Segeln fürs Meer: Citizen Science mit Rolf, Lars und Manta-Trawl
Welche Rolle kann Wassersport, insbesondere das Segeln, für den Meeresschutz spielen? Diese Frage stellen sich auch Lars und Rolf. Für die beiden ist eins klar: Segeln auf Kosten der Umwelt, oder Segeln nur um des Segelns Willen ist in Zeiten der vielfältigen ökologischen Krisen nicht mehr drin. Es braucht Aktion und es braucht eine Vision!
„Das Universum hat uns zusammengebracht“ antwortet Lars auf die Frage, wie Rolf und er sich kennenlernten. Anfang diesen Jahres startete Lars über eine Online-Plattform zur Vermittlung von Mitsegelgelegenheiten einen Aufruf, wer gemeinsam Segeln und Meeresschutz in einer Graswurzelinitiative verbinden möchte.
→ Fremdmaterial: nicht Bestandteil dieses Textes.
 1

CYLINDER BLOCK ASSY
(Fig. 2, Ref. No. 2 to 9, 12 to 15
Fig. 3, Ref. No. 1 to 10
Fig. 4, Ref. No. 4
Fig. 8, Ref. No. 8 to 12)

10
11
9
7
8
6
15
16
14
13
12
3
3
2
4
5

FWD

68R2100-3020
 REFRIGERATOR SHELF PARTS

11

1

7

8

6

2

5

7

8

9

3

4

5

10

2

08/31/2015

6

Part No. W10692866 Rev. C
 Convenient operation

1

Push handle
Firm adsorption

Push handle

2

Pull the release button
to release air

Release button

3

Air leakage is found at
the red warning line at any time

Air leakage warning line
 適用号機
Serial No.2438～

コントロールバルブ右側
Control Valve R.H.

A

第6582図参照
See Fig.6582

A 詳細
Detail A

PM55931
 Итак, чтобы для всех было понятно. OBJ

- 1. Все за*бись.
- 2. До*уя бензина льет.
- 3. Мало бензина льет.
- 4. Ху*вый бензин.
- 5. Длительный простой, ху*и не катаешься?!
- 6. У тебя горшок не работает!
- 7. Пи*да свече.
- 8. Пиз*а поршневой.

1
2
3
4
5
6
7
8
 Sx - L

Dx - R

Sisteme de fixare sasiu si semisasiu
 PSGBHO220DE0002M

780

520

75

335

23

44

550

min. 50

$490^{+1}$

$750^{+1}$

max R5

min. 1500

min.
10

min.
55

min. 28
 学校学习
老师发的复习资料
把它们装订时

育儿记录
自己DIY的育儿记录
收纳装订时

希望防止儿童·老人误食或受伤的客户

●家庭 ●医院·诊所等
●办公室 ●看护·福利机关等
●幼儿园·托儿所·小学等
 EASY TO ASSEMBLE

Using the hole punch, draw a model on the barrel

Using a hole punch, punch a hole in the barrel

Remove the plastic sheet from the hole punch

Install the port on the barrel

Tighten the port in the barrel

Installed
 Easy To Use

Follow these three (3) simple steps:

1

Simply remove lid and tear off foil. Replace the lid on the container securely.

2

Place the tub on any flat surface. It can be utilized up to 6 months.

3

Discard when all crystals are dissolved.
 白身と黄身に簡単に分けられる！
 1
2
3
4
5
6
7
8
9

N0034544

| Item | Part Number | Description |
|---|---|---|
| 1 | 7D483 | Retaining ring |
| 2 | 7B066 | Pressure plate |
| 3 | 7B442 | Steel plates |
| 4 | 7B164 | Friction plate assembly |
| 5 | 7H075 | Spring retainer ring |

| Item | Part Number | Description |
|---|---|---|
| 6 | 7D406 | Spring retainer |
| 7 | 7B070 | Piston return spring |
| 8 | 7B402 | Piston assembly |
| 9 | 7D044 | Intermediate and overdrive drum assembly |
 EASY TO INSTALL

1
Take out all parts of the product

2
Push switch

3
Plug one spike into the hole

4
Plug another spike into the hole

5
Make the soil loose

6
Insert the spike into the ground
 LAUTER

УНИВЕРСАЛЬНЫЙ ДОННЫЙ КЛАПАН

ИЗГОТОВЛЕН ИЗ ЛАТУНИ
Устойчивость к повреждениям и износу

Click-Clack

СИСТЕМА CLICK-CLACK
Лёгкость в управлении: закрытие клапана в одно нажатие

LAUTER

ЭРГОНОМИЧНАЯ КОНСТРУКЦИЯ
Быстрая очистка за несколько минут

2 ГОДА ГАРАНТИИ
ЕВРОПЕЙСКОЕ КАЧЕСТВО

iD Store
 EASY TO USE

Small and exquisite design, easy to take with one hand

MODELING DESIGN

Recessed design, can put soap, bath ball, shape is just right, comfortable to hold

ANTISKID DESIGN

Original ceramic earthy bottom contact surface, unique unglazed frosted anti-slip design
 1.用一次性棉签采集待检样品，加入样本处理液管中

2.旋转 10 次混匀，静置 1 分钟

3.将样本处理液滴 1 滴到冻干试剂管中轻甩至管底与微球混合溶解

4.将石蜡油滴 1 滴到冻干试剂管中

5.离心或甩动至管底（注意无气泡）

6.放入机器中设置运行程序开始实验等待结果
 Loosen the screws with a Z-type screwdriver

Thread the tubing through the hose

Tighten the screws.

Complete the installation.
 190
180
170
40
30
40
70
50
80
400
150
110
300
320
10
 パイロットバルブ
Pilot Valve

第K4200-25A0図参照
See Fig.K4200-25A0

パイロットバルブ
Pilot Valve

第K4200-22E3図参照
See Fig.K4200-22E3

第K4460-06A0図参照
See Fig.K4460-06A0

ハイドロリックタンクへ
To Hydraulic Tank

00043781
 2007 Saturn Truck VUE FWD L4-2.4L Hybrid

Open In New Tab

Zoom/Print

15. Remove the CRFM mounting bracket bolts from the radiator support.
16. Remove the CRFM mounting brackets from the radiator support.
Rolf war der Erste, der sich zurückmeldete und die Chemie stimmte sofort. Gemeinsam schmiedeten die beiden einen Plan, wie sie parallel zu Arved Fuchs großer Expedition eine kleinere, regionale Aktion starten und auch dabei auf den Schutz der Meere hinweisen könnten. Heraus kam „Segeln für‘s Meer – Expedition Zero“.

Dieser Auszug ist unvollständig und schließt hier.